公的年金制度とは世代間扶養が目的
公的年金制度(国民年金・厚生年金保険)は強制加入ですが、どうして加入を義務化されているか知っていますか?
それは、世代間扶養を目的としているからです。
年金は、日本に在住する全ての人に関係することなので、しっかり理解しておく必要があります。
私的年金と公的年金の違い
私的年金とは、保険会社などが販売している個人年金のことで、「積立型」と「一時払型」があり、加入するか否かは個人の自由です。
加入した場合は、収入から個人年金の保険料を控除できるので、所得税と住民税を減らすことができ、節税効果があります。
一方、公的年金制度の種類には国民年金と厚生年金保険があり、条件に該当したら強制加入となります。
以前、公務員や私学教職員は共済年金に加入していましたが、民間に比べて優遇され過ぎているという理由で、2015年10月から共済年金は厚生年金保険に一元化されました。

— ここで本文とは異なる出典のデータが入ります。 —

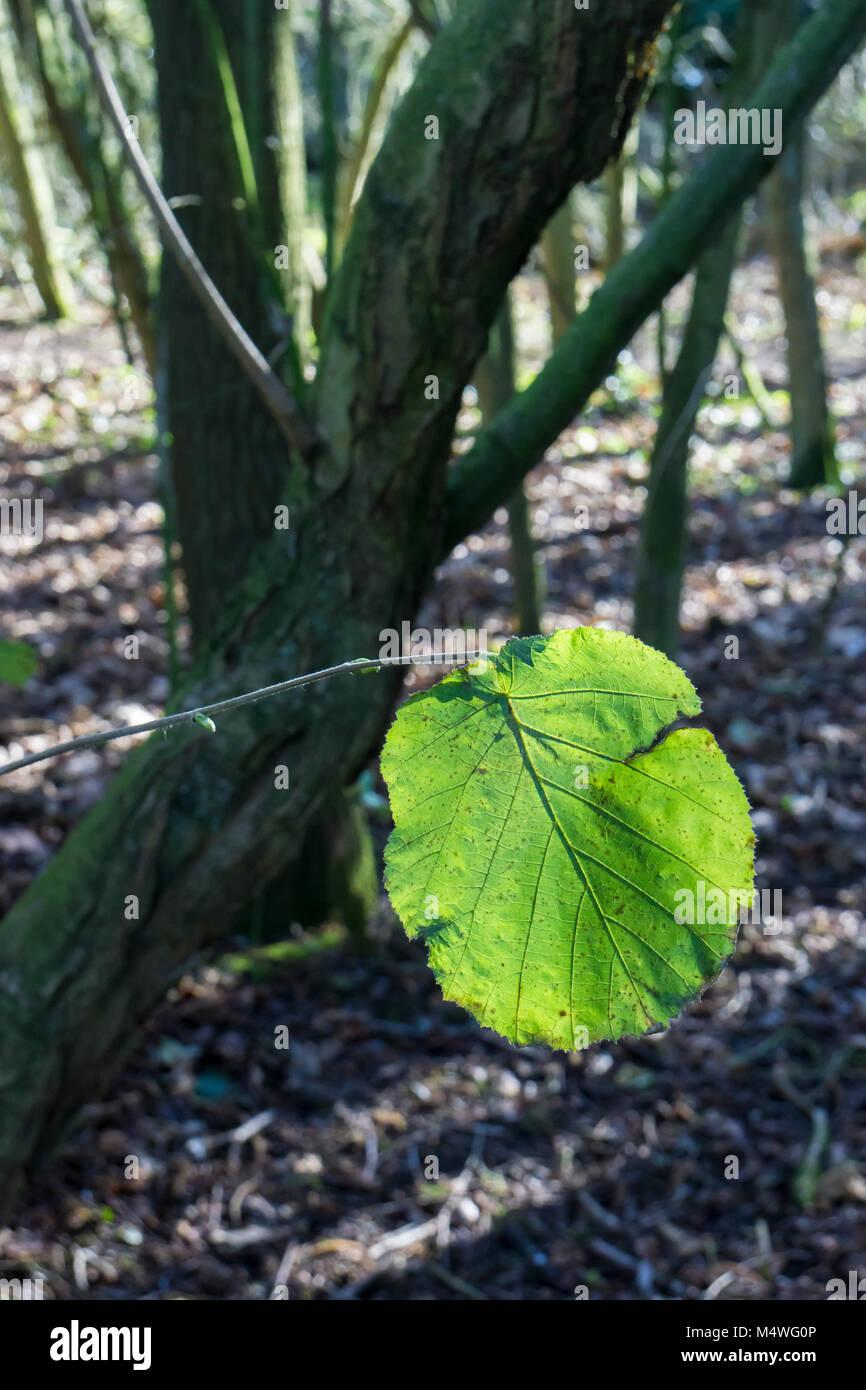 back-lit-plane-tree-leaf-M4WG0P.jpg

この公的年金制度も節税効果はありますが、こちらは20歳になるか、20歳前でも厚生年金保険の適用事業所で働く場合に加入させられるという点で、私的年金とは違います。
では、なぜ、公的年金制度に強制加入させられるかというと、公的年金制度が世代間扶養という考えに基づいて存在しているからです。
世代間扶養とは?
国民年金法1条には、この法律の目的が規定されています。
「日本国憲法25条第2項に基づき、老齢、障害、死亡によって国民生活の安定が損なわれないように、共同で防止する。そのために、必要な給付を行う。」
厚生年金保険法第1条にも、対象者を労働者に変えただけの同じような規定があります。
そして、日本国憲法25条第2項は次のとおりです。
国は、すべての生活部面について、社会福祉、社会保障及び公衆衛生の向上及び増進に努めなければならない。
つまり、国民年金法・厚生年金保険法の1条で、「お年寄り、障害者、遺族をみんなで助けましょう。そのために給付を行います」と定め、日本国憲法25条第2項に基づいて、それを実現するために国が管理するとしているのです。
実際は、働き盛りの現役世代が保険料を負担し、その徴収した保険料等を使って、老齢・障害・遺族となった人に年金を支給しています。
この、世代を超えて支え合うシステムが、世代間扶養です。
公的年金制度の問題点
公的年金制度は、働いている現役世代が払う保険料を、年金に充てています。
実際にはそれでは足らず、保険料の他に、「基礎年金拠出金」「国庫負担」「積立金の運用収入」で賄っている状態です。
少子高齢化が進む日本において、保険料は確実に少なくなっており、かと言って保険料を上げれば若い世代に負担が掛かって損をしてしまいます。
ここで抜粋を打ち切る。